GIVEN EXERCISE: Duplicate the lines from the one with "Within the choices" up to and including the one with "15.0 meters".

[Excerpt from a dataset]
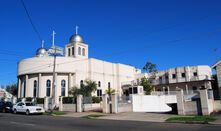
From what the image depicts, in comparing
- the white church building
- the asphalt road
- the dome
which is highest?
the dome

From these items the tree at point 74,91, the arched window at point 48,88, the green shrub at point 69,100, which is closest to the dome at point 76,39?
the arched window at point 48,88

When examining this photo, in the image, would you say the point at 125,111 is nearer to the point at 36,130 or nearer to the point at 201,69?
the point at 36,130

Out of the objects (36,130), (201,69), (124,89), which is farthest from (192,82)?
(36,130)

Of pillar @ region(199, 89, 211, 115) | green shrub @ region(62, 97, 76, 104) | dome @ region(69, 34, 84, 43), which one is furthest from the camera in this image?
dome @ region(69, 34, 84, 43)

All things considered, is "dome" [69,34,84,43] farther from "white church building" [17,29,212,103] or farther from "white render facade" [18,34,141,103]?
"white render facade" [18,34,141,103]

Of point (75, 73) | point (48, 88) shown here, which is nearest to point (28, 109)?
point (48, 88)

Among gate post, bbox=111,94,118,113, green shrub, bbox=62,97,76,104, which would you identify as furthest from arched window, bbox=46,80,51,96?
gate post, bbox=111,94,118,113

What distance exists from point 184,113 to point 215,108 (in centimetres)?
371

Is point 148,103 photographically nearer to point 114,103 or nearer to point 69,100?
point 114,103

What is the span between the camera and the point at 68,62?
43.7 metres

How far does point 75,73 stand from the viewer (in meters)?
44.0

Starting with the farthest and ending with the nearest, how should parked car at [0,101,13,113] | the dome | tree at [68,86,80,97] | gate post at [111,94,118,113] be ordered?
the dome
tree at [68,86,80,97]
parked car at [0,101,13,113]
gate post at [111,94,118,113]

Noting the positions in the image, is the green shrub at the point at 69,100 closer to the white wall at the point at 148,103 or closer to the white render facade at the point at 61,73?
the white wall at the point at 148,103

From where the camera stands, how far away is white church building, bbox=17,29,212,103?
140ft
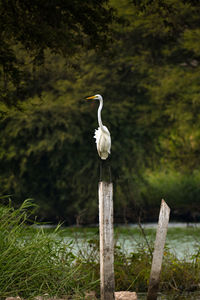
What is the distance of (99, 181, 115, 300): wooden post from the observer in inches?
222

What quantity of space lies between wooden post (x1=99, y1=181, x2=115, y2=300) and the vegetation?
1170cm

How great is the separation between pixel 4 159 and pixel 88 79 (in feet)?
12.8

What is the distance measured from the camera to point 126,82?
70.9 ft

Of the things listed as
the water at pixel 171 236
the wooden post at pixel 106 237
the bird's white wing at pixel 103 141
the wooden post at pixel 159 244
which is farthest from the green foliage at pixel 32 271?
the water at pixel 171 236

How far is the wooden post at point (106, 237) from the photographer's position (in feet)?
18.5

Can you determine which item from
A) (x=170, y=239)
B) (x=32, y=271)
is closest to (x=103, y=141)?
(x=32, y=271)

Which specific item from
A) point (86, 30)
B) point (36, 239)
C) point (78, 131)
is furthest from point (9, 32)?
point (78, 131)

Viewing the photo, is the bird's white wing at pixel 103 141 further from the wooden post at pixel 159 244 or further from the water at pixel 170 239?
the water at pixel 170 239

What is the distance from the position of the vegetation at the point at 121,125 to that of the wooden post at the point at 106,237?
38.4 ft

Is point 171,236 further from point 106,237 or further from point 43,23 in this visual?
point 106,237

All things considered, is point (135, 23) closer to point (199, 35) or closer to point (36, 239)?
point (199, 35)

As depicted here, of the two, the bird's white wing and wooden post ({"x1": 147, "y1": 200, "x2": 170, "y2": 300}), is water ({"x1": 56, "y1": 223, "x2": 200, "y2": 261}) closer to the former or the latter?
the bird's white wing

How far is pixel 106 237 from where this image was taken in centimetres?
570

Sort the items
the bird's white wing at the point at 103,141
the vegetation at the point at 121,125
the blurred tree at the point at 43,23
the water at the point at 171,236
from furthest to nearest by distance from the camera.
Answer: the vegetation at the point at 121,125 < the water at the point at 171,236 < the blurred tree at the point at 43,23 < the bird's white wing at the point at 103,141
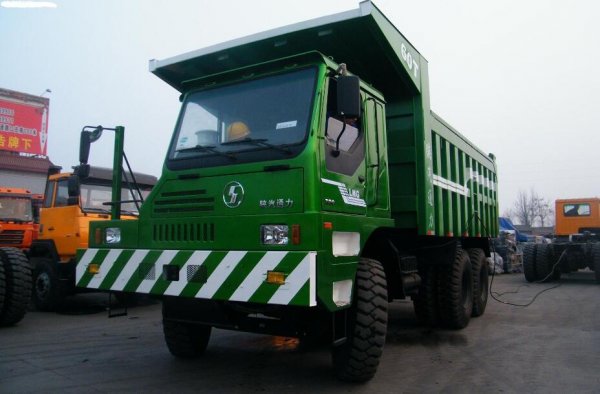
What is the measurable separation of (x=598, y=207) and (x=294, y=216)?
17.2m

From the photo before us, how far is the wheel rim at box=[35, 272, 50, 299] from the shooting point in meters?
9.27

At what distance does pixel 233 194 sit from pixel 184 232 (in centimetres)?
59

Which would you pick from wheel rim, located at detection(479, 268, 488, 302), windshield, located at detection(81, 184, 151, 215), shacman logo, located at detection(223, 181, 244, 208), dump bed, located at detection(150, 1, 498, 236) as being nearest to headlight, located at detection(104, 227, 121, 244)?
shacman logo, located at detection(223, 181, 244, 208)

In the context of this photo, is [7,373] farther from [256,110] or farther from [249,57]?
[249,57]

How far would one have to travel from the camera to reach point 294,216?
3707mm

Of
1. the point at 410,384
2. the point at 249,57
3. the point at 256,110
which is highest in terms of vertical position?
the point at 249,57

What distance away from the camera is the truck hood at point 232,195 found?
3.86 m


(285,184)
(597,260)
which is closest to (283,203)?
(285,184)

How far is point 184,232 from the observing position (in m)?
4.29

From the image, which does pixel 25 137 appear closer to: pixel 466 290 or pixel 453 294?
pixel 466 290

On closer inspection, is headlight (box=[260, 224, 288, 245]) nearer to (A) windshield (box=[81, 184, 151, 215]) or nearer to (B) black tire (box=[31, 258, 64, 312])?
(A) windshield (box=[81, 184, 151, 215])

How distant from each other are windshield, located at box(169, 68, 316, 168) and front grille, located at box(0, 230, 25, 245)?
7.47 m

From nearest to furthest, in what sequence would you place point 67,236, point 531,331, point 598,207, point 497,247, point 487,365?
point 487,365
point 531,331
point 67,236
point 598,207
point 497,247

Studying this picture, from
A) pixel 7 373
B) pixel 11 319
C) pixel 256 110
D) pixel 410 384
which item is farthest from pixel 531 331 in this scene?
pixel 11 319
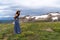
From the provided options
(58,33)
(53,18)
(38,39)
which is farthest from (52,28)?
(53,18)

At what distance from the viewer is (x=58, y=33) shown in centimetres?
1800

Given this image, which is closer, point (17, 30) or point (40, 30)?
point (17, 30)

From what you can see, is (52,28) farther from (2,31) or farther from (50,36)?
(2,31)

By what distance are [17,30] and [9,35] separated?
833mm

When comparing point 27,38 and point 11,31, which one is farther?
point 11,31

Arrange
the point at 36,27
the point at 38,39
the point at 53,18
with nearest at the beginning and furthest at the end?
the point at 38,39, the point at 36,27, the point at 53,18

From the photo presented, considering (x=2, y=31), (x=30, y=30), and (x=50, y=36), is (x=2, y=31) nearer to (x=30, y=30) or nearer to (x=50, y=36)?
(x=30, y=30)

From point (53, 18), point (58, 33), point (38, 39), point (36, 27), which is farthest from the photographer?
point (53, 18)

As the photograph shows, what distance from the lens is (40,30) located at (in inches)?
729

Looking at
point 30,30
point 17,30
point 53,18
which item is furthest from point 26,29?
point 53,18

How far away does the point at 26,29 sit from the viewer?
18.6m

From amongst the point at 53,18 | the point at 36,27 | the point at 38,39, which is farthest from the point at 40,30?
the point at 53,18

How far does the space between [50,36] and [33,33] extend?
4.23ft

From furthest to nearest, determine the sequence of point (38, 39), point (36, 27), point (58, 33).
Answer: point (36, 27) < point (58, 33) < point (38, 39)
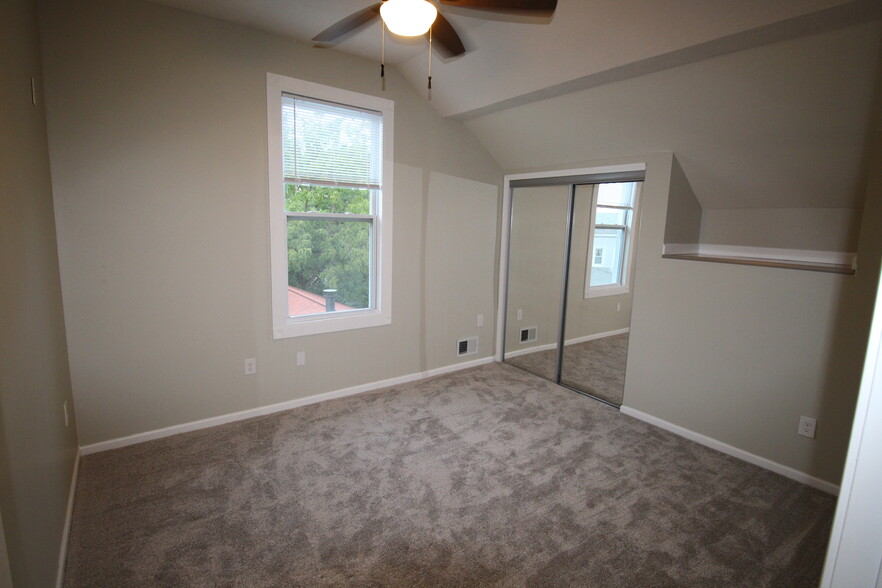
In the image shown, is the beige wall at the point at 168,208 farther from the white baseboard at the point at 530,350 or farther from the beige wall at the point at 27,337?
the white baseboard at the point at 530,350

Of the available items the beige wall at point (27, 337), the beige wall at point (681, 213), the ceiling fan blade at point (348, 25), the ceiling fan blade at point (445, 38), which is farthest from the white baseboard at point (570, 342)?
the beige wall at point (27, 337)

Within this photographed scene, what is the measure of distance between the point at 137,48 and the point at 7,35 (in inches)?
45.0

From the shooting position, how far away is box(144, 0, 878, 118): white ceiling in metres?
1.90

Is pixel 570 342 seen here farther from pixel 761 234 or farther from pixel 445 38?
pixel 445 38

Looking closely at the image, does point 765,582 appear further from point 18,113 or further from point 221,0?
point 221,0

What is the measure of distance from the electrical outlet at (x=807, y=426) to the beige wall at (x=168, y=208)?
122 inches

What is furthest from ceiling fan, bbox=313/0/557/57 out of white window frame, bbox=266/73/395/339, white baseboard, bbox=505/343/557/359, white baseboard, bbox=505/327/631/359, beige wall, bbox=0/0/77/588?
white baseboard, bbox=505/343/557/359

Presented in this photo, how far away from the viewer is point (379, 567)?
1.83 m

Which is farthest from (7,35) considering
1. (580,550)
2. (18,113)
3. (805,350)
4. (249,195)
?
(805,350)

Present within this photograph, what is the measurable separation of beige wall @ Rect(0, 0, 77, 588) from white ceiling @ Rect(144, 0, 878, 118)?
1.22 metres

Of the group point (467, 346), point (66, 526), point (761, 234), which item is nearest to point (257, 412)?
point (66, 526)

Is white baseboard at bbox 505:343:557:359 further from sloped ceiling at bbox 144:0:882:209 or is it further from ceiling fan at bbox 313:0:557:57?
ceiling fan at bbox 313:0:557:57

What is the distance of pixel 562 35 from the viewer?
2.52m

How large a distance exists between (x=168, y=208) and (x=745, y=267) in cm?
364
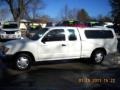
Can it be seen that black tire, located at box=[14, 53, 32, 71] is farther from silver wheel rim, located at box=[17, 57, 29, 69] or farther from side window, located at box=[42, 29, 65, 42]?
side window, located at box=[42, 29, 65, 42]

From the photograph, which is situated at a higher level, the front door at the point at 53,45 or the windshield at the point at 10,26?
the windshield at the point at 10,26

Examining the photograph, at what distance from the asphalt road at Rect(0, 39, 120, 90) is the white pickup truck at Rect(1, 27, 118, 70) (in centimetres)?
47

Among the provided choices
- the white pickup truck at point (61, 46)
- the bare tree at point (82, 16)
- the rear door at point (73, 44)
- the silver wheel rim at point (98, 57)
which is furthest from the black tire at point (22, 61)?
the bare tree at point (82, 16)

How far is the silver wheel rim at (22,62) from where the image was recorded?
11.5 metres

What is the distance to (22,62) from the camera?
11562mm

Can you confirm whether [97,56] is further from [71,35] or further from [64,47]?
[64,47]

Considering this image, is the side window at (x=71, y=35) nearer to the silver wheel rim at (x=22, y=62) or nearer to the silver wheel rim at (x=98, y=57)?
the silver wheel rim at (x=98, y=57)

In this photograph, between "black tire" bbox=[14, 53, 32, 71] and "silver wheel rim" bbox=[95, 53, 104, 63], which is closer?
"black tire" bbox=[14, 53, 32, 71]

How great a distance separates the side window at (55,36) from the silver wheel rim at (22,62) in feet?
3.55

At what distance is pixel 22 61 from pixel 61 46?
5.70 feet

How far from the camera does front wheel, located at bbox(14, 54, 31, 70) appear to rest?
11502 mm
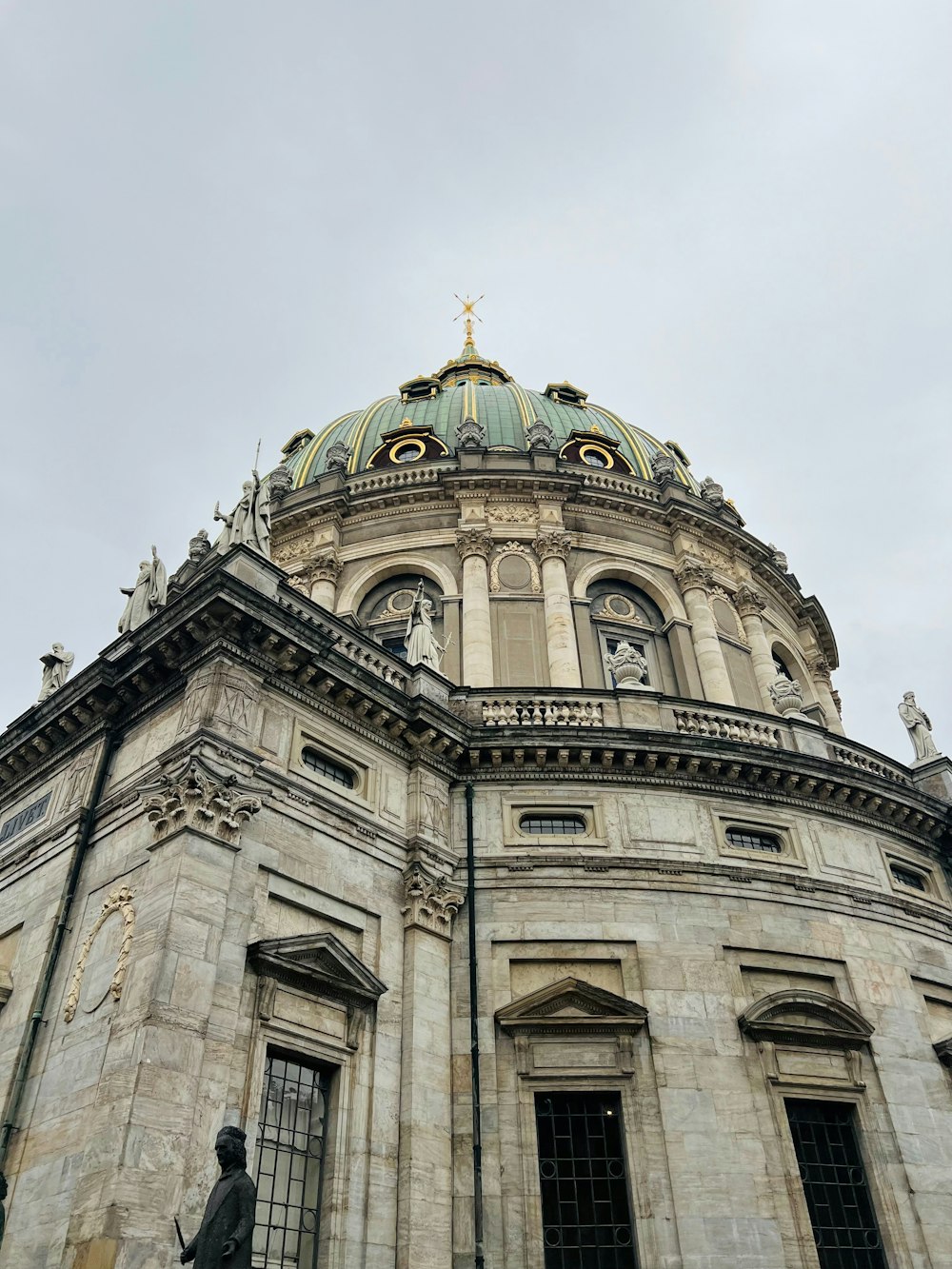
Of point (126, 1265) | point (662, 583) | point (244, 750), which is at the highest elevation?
point (662, 583)

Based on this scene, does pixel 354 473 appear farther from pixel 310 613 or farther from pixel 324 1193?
pixel 324 1193

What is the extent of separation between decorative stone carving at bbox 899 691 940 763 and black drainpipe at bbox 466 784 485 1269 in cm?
1339

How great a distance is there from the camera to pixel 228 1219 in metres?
11.0

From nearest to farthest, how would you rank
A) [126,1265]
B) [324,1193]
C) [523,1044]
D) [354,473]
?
[126,1265] < [324,1193] < [523,1044] < [354,473]

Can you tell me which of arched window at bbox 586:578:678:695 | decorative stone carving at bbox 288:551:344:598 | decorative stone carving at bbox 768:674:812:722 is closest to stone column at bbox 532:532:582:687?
arched window at bbox 586:578:678:695

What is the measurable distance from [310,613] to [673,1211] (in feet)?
39.3

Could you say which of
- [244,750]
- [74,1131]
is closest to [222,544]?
[244,750]

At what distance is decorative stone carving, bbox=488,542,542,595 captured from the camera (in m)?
30.5

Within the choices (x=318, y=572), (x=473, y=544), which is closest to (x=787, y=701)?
(x=473, y=544)

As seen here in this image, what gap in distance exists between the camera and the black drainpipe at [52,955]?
15.0 meters

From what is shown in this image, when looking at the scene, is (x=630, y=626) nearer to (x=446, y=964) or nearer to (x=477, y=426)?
(x=477, y=426)

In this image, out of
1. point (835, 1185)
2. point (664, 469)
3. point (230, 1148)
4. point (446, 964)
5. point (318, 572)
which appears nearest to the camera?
point (230, 1148)

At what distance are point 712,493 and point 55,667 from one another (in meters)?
22.5

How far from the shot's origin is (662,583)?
32.3 metres
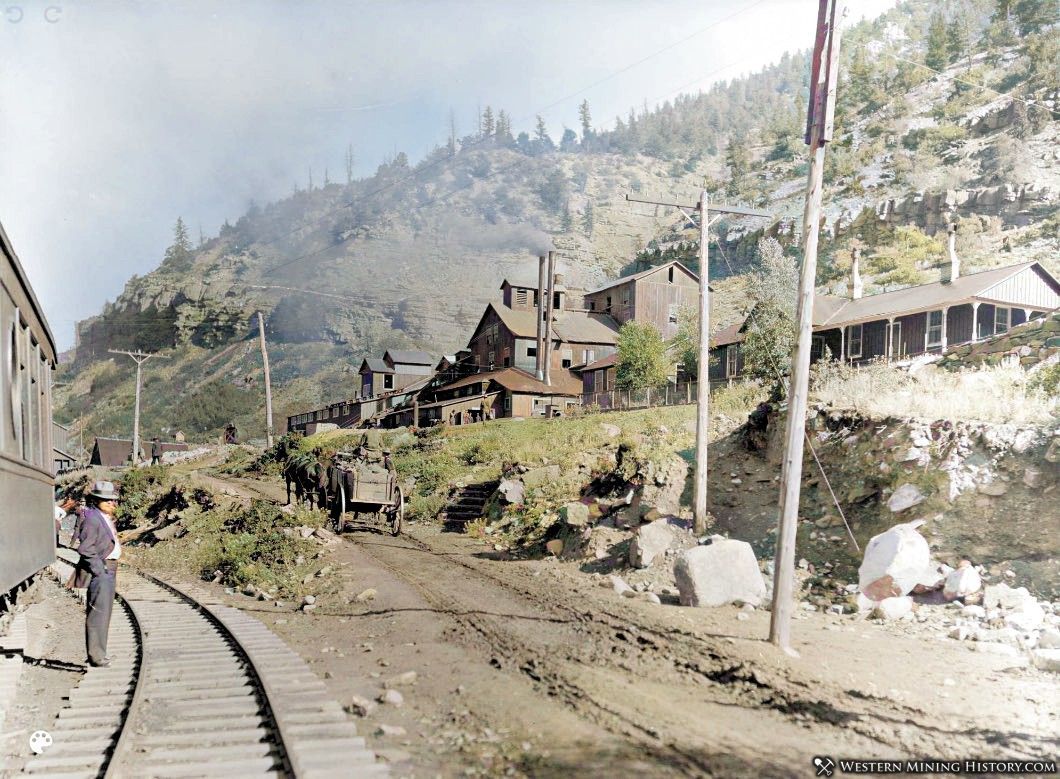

ANSWER TO THIS EXERCISE:
Within the choices (x=318, y=572), (x=473, y=544), which is closest to (x=787, y=701)?
(x=473, y=544)

As seen here in this image, what gap in distance exists between the camera and the black drainpipe at [52,955]?
15.0 meters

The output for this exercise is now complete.